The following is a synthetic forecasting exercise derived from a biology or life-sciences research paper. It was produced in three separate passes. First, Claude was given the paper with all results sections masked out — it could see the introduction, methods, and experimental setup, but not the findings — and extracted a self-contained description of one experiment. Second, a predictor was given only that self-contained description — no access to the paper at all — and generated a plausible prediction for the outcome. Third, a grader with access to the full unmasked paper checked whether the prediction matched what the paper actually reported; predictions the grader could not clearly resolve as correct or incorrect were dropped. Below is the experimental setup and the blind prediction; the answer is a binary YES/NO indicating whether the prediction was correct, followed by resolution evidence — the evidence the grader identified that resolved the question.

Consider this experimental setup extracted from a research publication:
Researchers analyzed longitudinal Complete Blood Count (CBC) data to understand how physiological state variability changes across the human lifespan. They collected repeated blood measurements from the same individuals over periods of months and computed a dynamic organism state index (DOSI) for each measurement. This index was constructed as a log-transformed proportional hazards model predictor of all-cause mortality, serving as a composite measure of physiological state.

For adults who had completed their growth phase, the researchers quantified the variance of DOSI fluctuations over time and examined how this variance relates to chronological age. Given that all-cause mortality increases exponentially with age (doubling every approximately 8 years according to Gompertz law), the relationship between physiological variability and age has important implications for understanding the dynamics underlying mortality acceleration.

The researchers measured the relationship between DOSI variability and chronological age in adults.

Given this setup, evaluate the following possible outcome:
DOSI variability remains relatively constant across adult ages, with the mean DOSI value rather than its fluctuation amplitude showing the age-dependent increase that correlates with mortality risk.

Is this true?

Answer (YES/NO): NO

####################

▶ [Task instructions] Repeat the listing in full so that each line matches exactly.

▶ [Result]
The following is a synthetic forecasting exercise derived from a biology or life-sciences research paper. It was produced in three separate passes. First, Claude was given the paper with all results sections masked out — it could see the introduction, methods, and experimental setup, but not the findings — and extracted a self-contained description of one experiment. Second, a predictor was given only that self-contained description — no access to the paper at all — and generated a plausible prediction for the outcome. Third, a grader with access to the full unmasked paper checked whether the prediction matched what the paper actually reported; predictions the grader could not clearly resolve as correct or incorrect were dropped. Below is the experimental setup and the blind prediction; the answer is a binary YES/NO indicating whether the prediction was correct, followed by resolution evidence — the evidence the grader identified that resolved the question.

Consider this experimental setup extracted from a research publication:
Researchers analyzed longitudinal Complete Blood Count (CBC) data to understand how physiological state variability changes across the human lifespan. They collected repeated blood measurements from the same individuals over periods of months and computed a dynamic organism state index (DOSI) for each measurement. This index was constructed as a log-transformed proportional hazards model predictor of all-cause mortality, serving as a composite measure of physiological state.

For adults who had completed their growth phase, the researchers quantified the variance of DOSI fluctuations over time and examined how this variance relates to chronological age. Given that all-cause mortality increases exponentially with age (doubling every approximately 8 years according to Gompertz law), the relationship between physiological variability and age has important implications for understanding the dynamics underlying mortality acceleration.

The researchers measured the relationship between DOSI variability and chronological age in adults.

Given this setup, evaluate the following possible outcome:
DOSI variability remains relatively constant across adult ages, with the mean DOSI value rather than its fluctuation amplitude showing the age-dependent increase that correlates with mortality risk.

Is this true?

Answer (YES/NO): NO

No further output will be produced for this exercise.